Qué arriesga España si la guerra de Rusia se amplía
La distancia reduce el riesgo militar directo para España, pero no los ciberataques, la injerencia, los problemas energéticos y la disrupción del comercio europeo.
Por Iván Serrano
España está lejos del frente oriental y esa geografía importa. Mientras no exista una guerra abierta entre Rusia y la OTAN, el riesgo de un ataque militar directo contra territorio español es menor que en Polonia, Rumanía o el Báltico. Pero la distancia no protege de las formas de presión que se mueven por redes digitales, mercados, rutas marítimas y cadenas de suministro.
El Departamento de Seguridad Nacional incluye entre los riesgos para España las estrategias híbridas, las amenazas cibernéticas, los ataques contra infraestructuras críticas, la inseguridad marítima y la vulnerabilidad energética. También señala que la pertenencia a la Unión Europea y a la OTAN convierte al país en un objetivo atractivo para servicios de inteligencia hostiles, interesados en defensa, infraestructuras, ciencia, tecnología y empresas.
Ese es el primer escalón de una posible escalada. Un adversario puede intentar robar información, bloquear servicios, degradar sistemas de una empresa proveedora, difundir desinformación o crear costes en transporte y administración sin cruzar el umbral de un ataque armado. Para una economía muy digitalizada y conectada al mercado europeo, una interrupción de horas o días puede generar consecuencias mayores que el incidente original.
El segundo escalón sería una confrontación directa entre Rusia y la OTAN. La Alianza afirma que Rusia dispone y utiliza drones, misiles de crucero, balísticos e hipersónicos. En una guerra de ese tipo, las funciones militares, la defensa aérea, el mando y la logística directamente vinculada a operaciones aliadas adquirirían un nivel de riesgo que hoy no tienen. No es responsable convertir esa posibilidad en una lista de lugares concretos: el escenario depende de decisiones políticas y militares que todavía no se han producido.

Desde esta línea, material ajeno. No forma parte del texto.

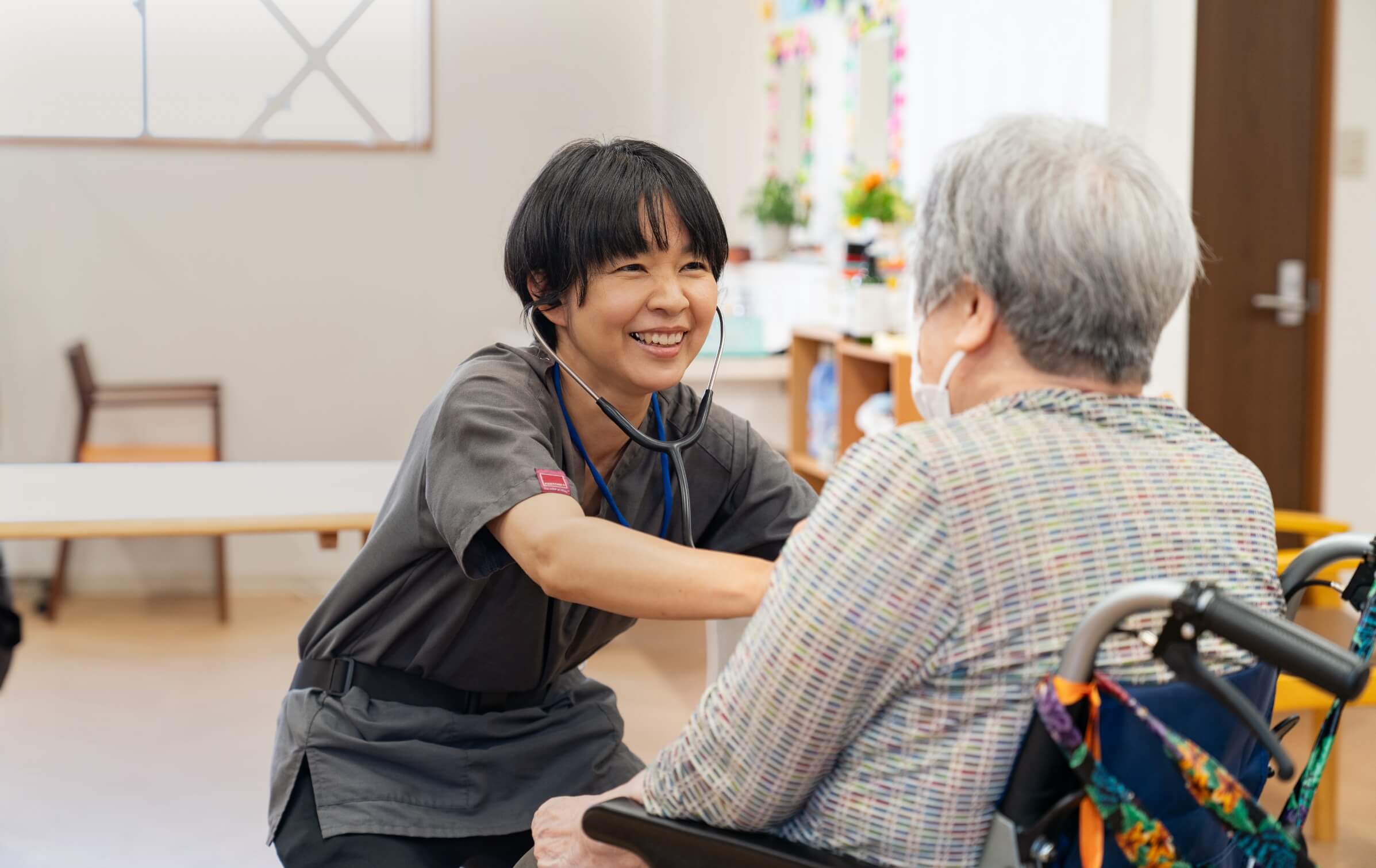 目と目をあわせ、こころ通わせる介護ケア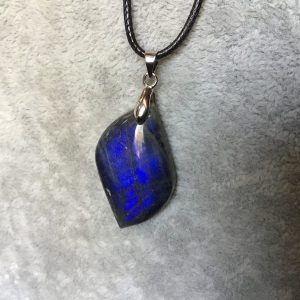 Labradorite bleu nuit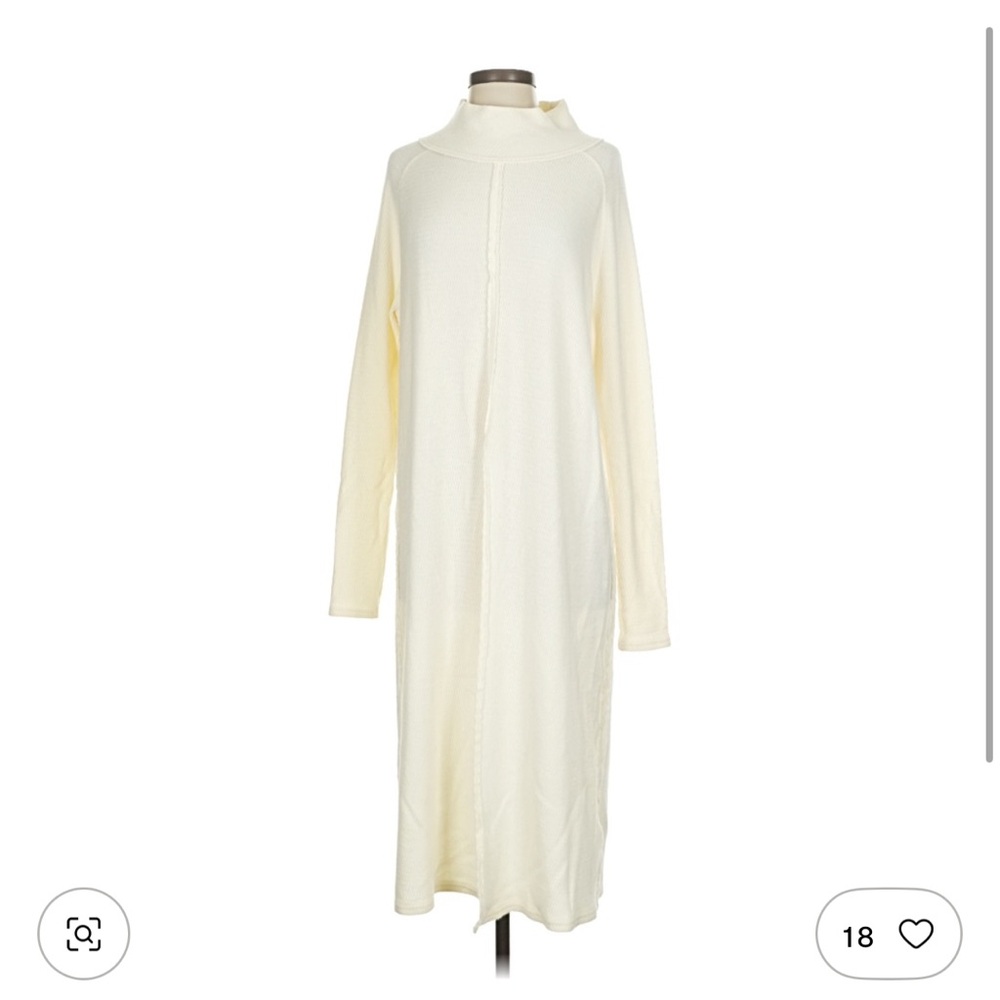 We The Free Ivory Long Sleeve Cardigan/ Sweater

Para la población, una crisis grave podría notarse primero en restricciones y servicios. Controles más intensos en puertos y aeropuertos, cambios en rutas aéreas y marítimas, medidas extraordinarias de protección, interrupciones digitales y campañas de desinformación afectarían el día a día. El objetivo de algunas operaciones híbridas no sería destruir, sino crear incertidumbre y obligar a gastar recursos en defensa y recuperación.
La economía española tendría tres grandes puntos de exposición. El primero es la energía. España cuenta con una posición relativamente diversificada en gas y electricidad, pero sigue integrada en los mercados europeos y globales. Una nueva crisis de suministro elevaría los precios de combustibles y electricidad, afectando a industria, transporte y hogares. El FMI ha señalado que los altos precios energéticos en Europa reducen competitividad, inversión y consumo.
El segundo es el turismo y la movilidad. Una guerra más amplia en Europa reduce la confianza del viajero, encarece seguros y combustible y puede modificar rutas aéreas. España podría beneficiarse temporalmente de ser percibida como más alejada del frente, pero un conflicto continental prolongado terminaría dañando la renta de sus principales mercados emisores y, por tanto, el gasto turístico.
El tercer canal es el comercio. La industria española depende de componentes, transporte marítimo y cadenas europeas. La Comisión Europea estima que una perturbación energética persistente reduciría crecimiento y comercio, dañaría la confianza y elevaría las primas de riesgo. Eso se traduciría en menos inversión, financiación más cara y mayor presión sobre los presupuestos públicos.
España también tendría que gastar más en defensa, ciberseguridad, protección de redes y preparación civil. El compromiso de la OTAN de alcanzar el cinco por ciento del PIB entre defensa y seguridad relacionada de aquí a 2035 incluye infraestructuras y resiliencia. Si la amenaza aumentara antes, parte de esa inversión tendría que acelerarse.
El riesgo español, por tanto, no se mide solo en kilómetros hasta Rusia. En el escenario más probable, la vulnerabilidad está en la conectividad: energía, datos, comercio, transporte y confianza. Solo en un escenario extremo de guerra directa entre Rusia y la OTAN aparecería de forma creíble la amenaza de ataques convencionales de largo alcance contra funciones militares. La tarea inmediata es evitar que una presión por debajo de ese umbral pueda paralizar servicios o multiplicar innecesariamente el coste económico de la crisis.